## DESCRIPTION OF THE TASK
The full set of lines below has to be duplicated exactly, with no picture kept.
════════
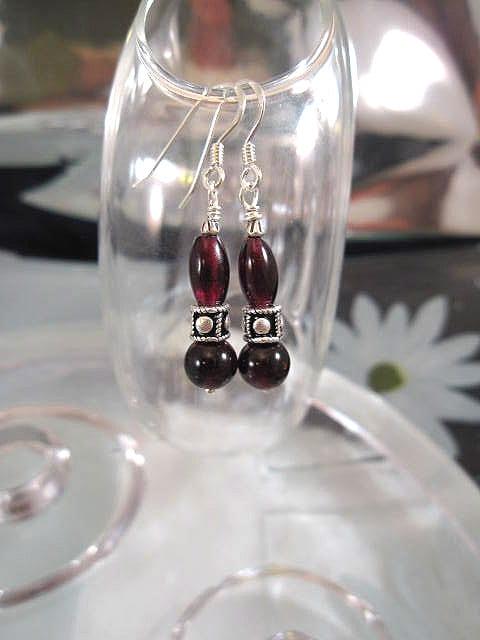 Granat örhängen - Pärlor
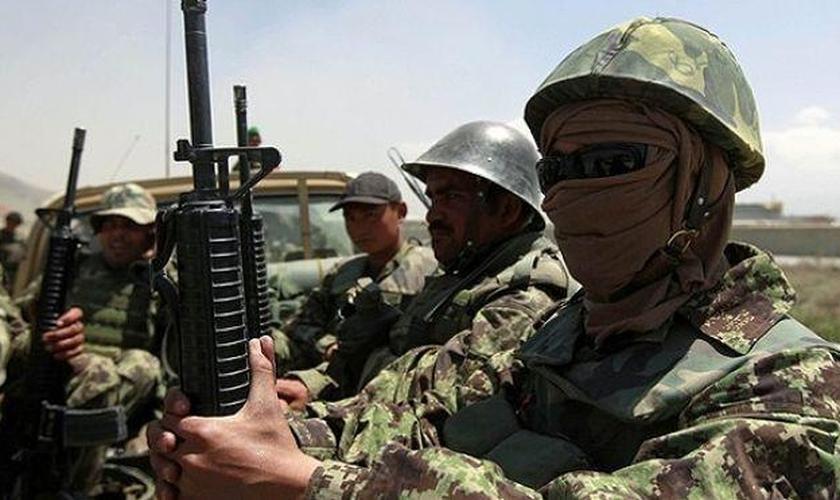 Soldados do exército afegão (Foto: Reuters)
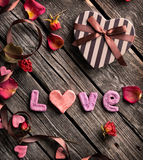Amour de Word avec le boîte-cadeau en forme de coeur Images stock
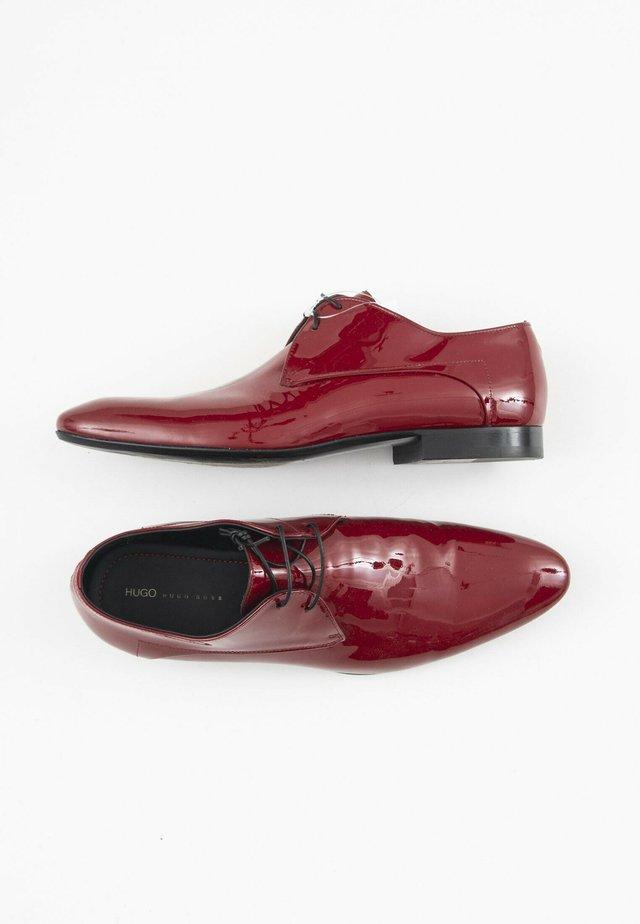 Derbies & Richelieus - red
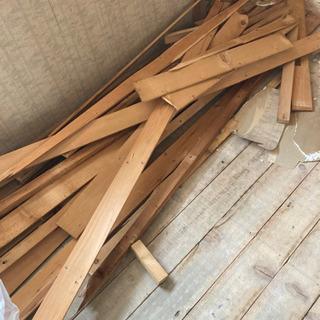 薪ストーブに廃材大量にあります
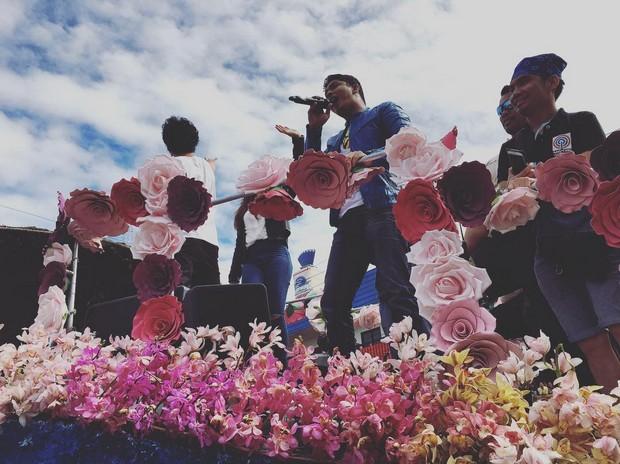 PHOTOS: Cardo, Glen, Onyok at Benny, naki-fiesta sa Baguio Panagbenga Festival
════════
## SOLUTION
 Granat örhängen - Pärlor
 Soldados do exército afegão (Foto: Reuters)
Amour de Word avec le boîte-cadeau en forme de coeur Images stock
 Derbies & Richelieus - red
 薪ストーブに廃材大量にあります
 PHOTOS: Cardo, Glen, Onyok at Benny, naki-fiesta sa Baguio Panagbenga Festival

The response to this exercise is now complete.